→ Task brief
Copy, from the data below, each line that has the word "site".

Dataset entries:

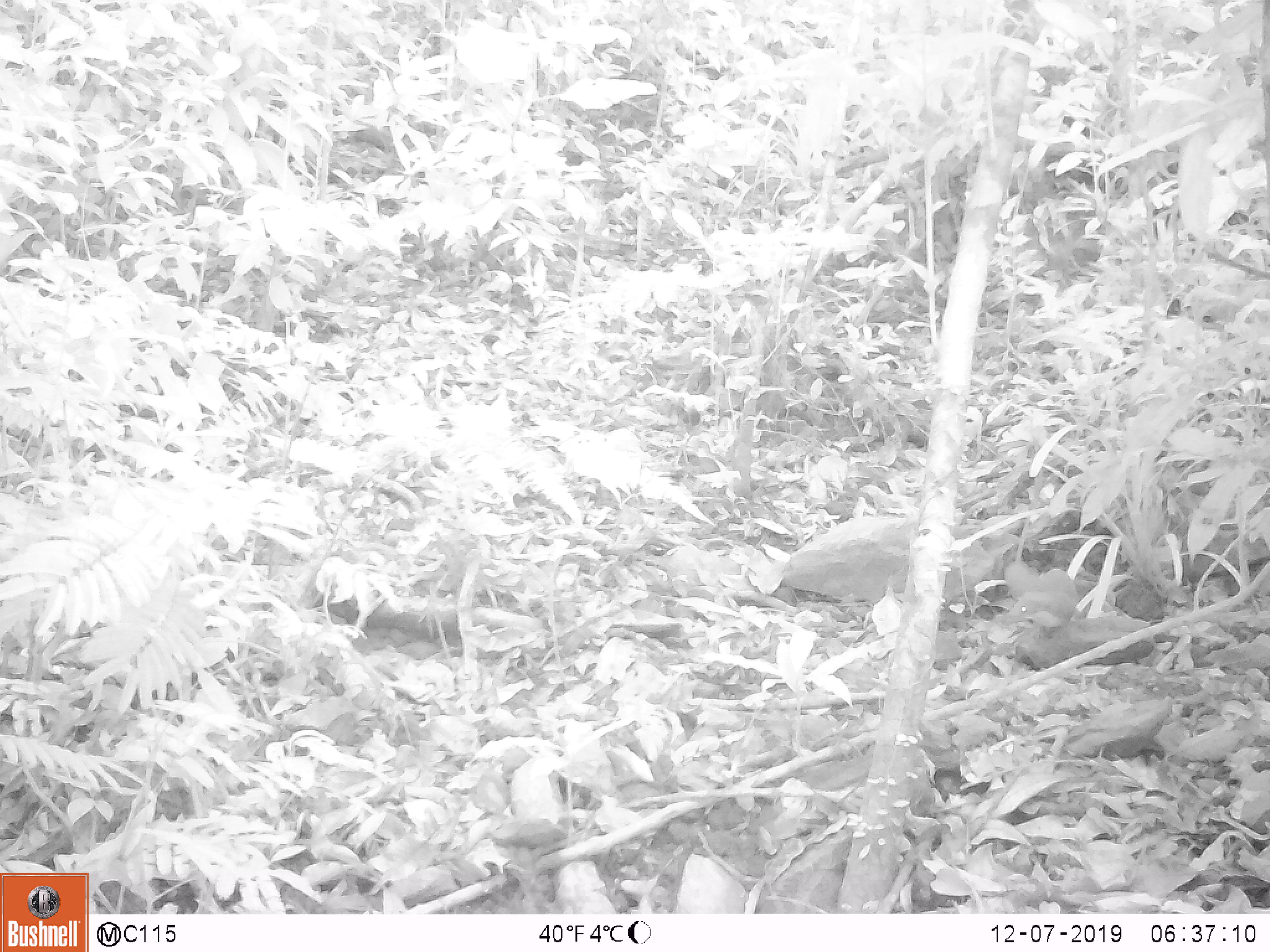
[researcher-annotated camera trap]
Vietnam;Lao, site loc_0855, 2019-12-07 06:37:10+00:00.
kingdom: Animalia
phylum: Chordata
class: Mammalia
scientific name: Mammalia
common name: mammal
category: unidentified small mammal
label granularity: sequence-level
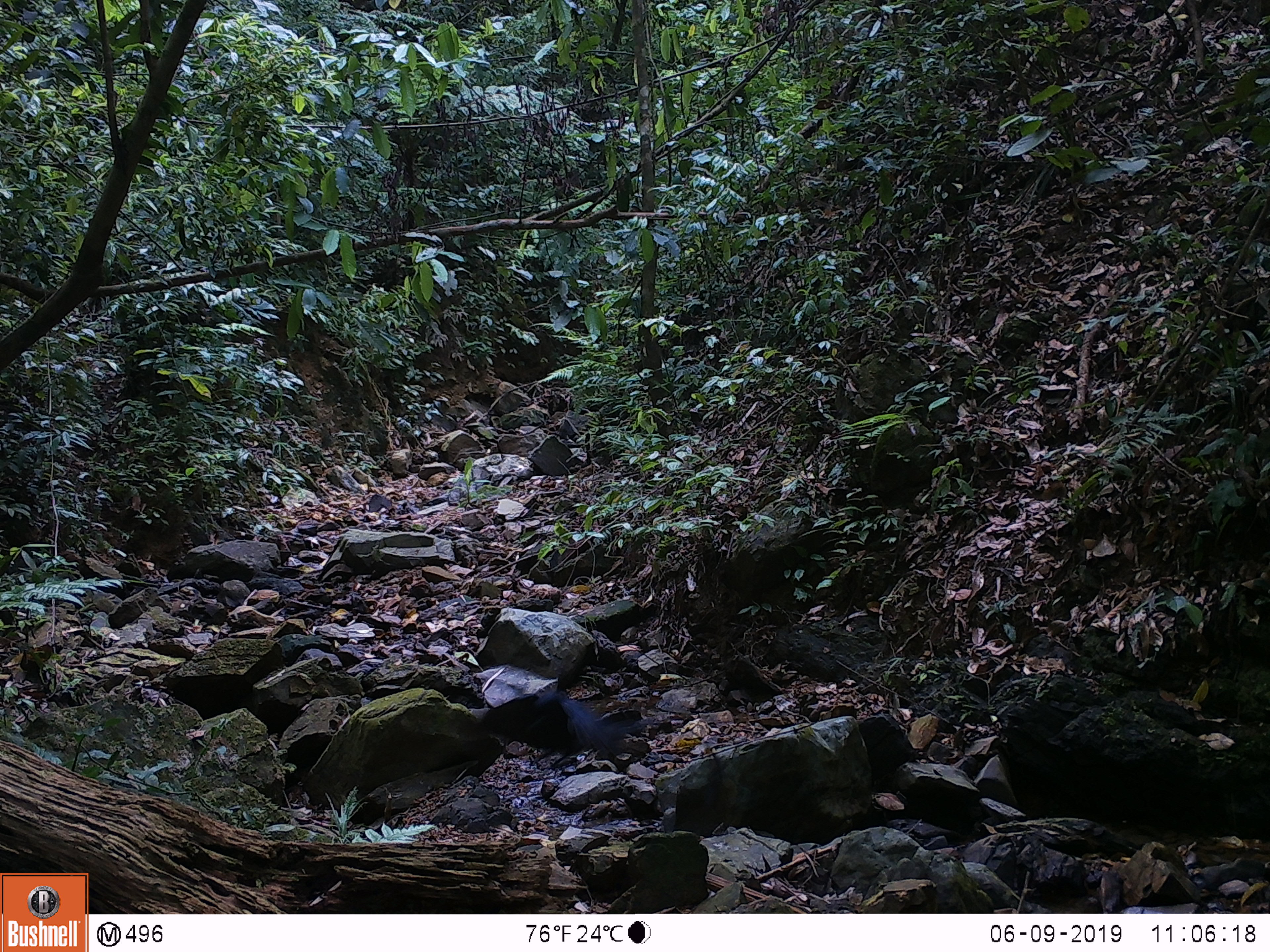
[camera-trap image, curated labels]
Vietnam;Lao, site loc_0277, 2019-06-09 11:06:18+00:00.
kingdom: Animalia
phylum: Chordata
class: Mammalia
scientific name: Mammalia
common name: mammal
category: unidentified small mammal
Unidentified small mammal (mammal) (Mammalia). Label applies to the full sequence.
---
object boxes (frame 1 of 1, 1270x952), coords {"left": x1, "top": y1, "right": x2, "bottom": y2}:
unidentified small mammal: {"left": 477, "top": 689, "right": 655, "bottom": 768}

→ Task answer
Vietnam;Lao, site loc_0855, 2019-12-07 06:37:10+00:00.
Vietnam;Lao, site loc_0277, 2019-06-09 11:06:18+00:00.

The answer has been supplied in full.